Your objective
Copy each of the records below word for word, keeping every line as it appears.

(Extracted records)
────────────────────

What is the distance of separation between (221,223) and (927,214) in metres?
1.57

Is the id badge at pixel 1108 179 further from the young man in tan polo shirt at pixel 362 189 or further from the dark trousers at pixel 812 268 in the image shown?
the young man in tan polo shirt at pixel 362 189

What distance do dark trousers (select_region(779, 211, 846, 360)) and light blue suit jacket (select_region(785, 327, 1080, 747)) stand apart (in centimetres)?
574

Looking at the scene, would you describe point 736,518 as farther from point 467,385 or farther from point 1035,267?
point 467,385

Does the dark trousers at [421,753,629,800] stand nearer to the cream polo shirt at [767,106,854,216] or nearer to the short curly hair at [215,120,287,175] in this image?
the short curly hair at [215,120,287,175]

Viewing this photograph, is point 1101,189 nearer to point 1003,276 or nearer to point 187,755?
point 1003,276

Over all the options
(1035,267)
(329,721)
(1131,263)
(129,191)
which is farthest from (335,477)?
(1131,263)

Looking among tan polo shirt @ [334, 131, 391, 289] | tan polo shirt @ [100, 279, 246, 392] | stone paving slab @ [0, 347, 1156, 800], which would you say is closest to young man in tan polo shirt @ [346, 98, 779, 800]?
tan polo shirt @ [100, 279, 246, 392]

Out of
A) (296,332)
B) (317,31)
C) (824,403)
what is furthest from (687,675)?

────────────────────

Task solution
What is the distance of separation between (221,223) and (927,214) in metres?
1.57

Is the id badge at pixel 1108 179 further from the young man in tan polo shirt at pixel 362 189 or further from the dark trousers at pixel 812 268 in the image shown?
the young man in tan polo shirt at pixel 362 189

What distance do dark trousers (select_region(779, 211, 846, 360)) and light blue suit jacket (select_region(785, 327, 1080, 747)) stand apart (in centimetres)?
574

Looking at the scene, would you describe point 736,518 as farther from point 467,385 or farther from point 1035,267?
point 467,385

Does the dark trousers at [421,753,629,800] stand nearer to the cream polo shirt at [767,106,854,216] or nearer to the short curly hair at [215,120,287,175] in this image?
the short curly hair at [215,120,287,175]

Viewing this photograph, is point 1101,189 nearer to point 1003,276 or nearer to point 187,755?
point 1003,276

Over all the options
(1035,267)
(329,721)
(1131,263)
(129,191)
which is farthest from (335,477)?
(1131,263)

Looking among tan polo shirt @ [334, 131, 391, 289] | tan polo shirt @ [100, 279, 246, 392] | stone paving slab @ [0, 347, 1156, 800], which would you say is closest to young man in tan polo shirt @ [346, 98, 779, 800]?
tan polo shirt @ [100, 279, 246, 392]

Out of
A) (296,332)
B) (317,31)
C) (824,403)
what is furthest from (687,675)?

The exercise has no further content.